Brand new and located in the heart of Paris, this ultramodern shopping center was to revolutionize the neighborhood. Yet its aisles remain empty.
Escalators that purr in the void. Unlit windows. A lone security guard, leaning against a railing, his eyes glued to his phone. In the heart of Paris, a brand new shopping center offers a spectacle as fascinating as it is disturbing: that of a place designed for the crowd, but which the crowd has decided to ignore.
However, the building lacks neither allure nor ambition. Spectacular facade designed by a world-renowned architectural firm, generous volumes, green roof with a view of the rooftops of Paris. The investment: 500 million euros and five years of construction. The location: a few meters from Montparnasse station, one of the busiest in France. Outside, the sidewalks are teeming and the terraces are full. But once through the glass doors, time freezes.
This ghost place with impeccable design is the Ateliers Gaîté, in the heart of Montparnasse. Delivered at the end of 2022 after a colossal transformation led by the famous Dutch firm MVRDV on behalf of Unibail-Rodamco-Westfield, this complex was to breathe new energy into the district. Shops, cinema, hotel, accommodation: the program had something to appeal to.
But the transplant never took. As early as February 2024, Le Parisien drew up an alarming report: iron curtains lowered, windows covered with “total liquidation” banners, more than a dozen closures in barely sixteen months.
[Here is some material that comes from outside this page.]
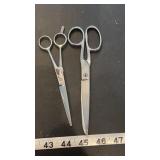 Two Pairs of Scissors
Of the forty stores planned for the opening, the center was already visibly emptying. A year later, the situation has only gotten worse. Food Society, the center’s vast catering area, closed permanently on January 1, 2026 after going into receivership.
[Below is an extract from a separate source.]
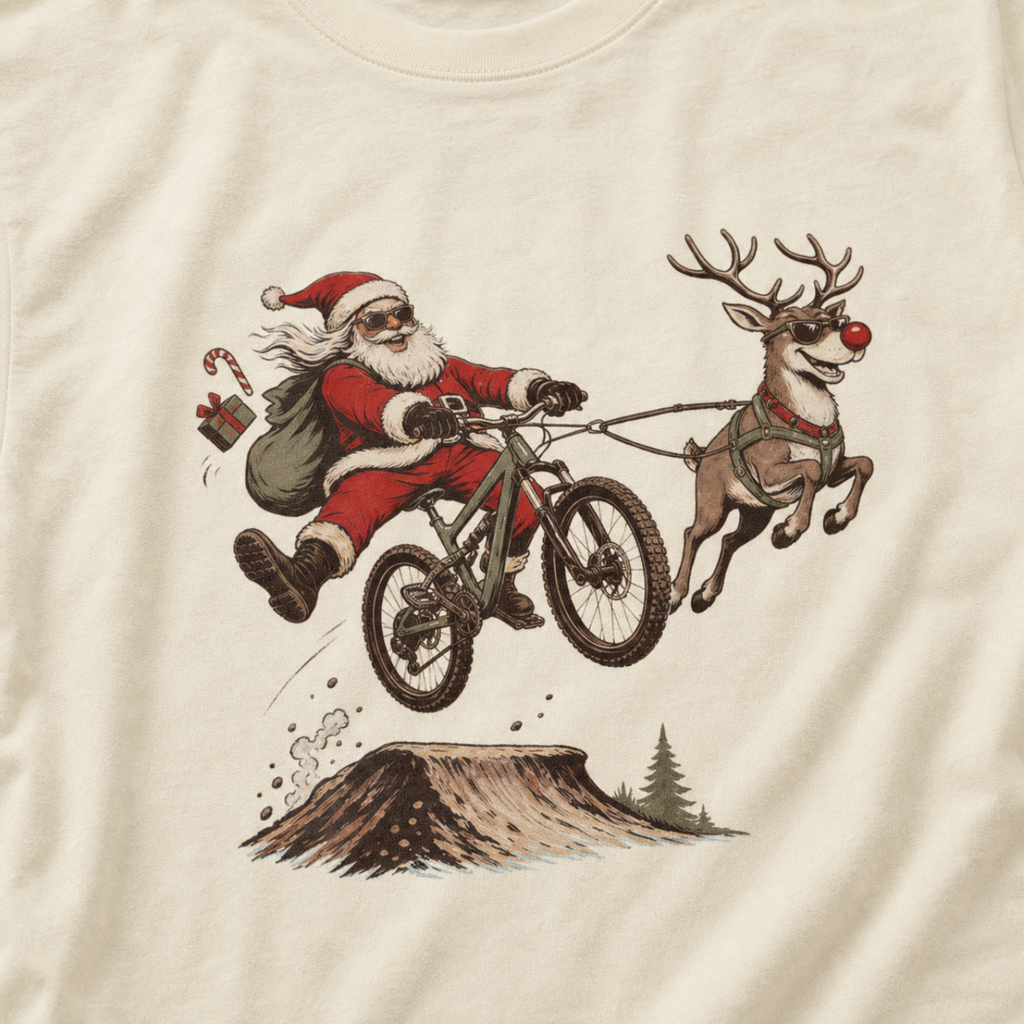 T-shirt with a graphic of Santa Claus riding a bike with a reindeer.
Between high rents and head-on competition from local businesses, the tenants were unable to hold out. The paradox is dizzying. It is not an old, decrepit center overtaken by time, like Bercy 2, this temple of shopping from the 1990s whose demolition is scheduled by 2028. It is a new building, thought out down to the smallest detail, delivered turnkey in a rapidly changing neighborhood. And yet the result is the same: empty aisles and deafening silence.
This is precisely what makes the case of Ateliers Gaîté so disturbing. It asks the question that the entire physical retail sector fears: what if a perfect setting was no longer enough?
Today’s consumers want lively streets, human-scale businesses, and authenticity. Not a spaceship, no matter how successful it is. The “new world” of shopping ultimately looks a lot like the old one and that is perhaps the cruelest lesson.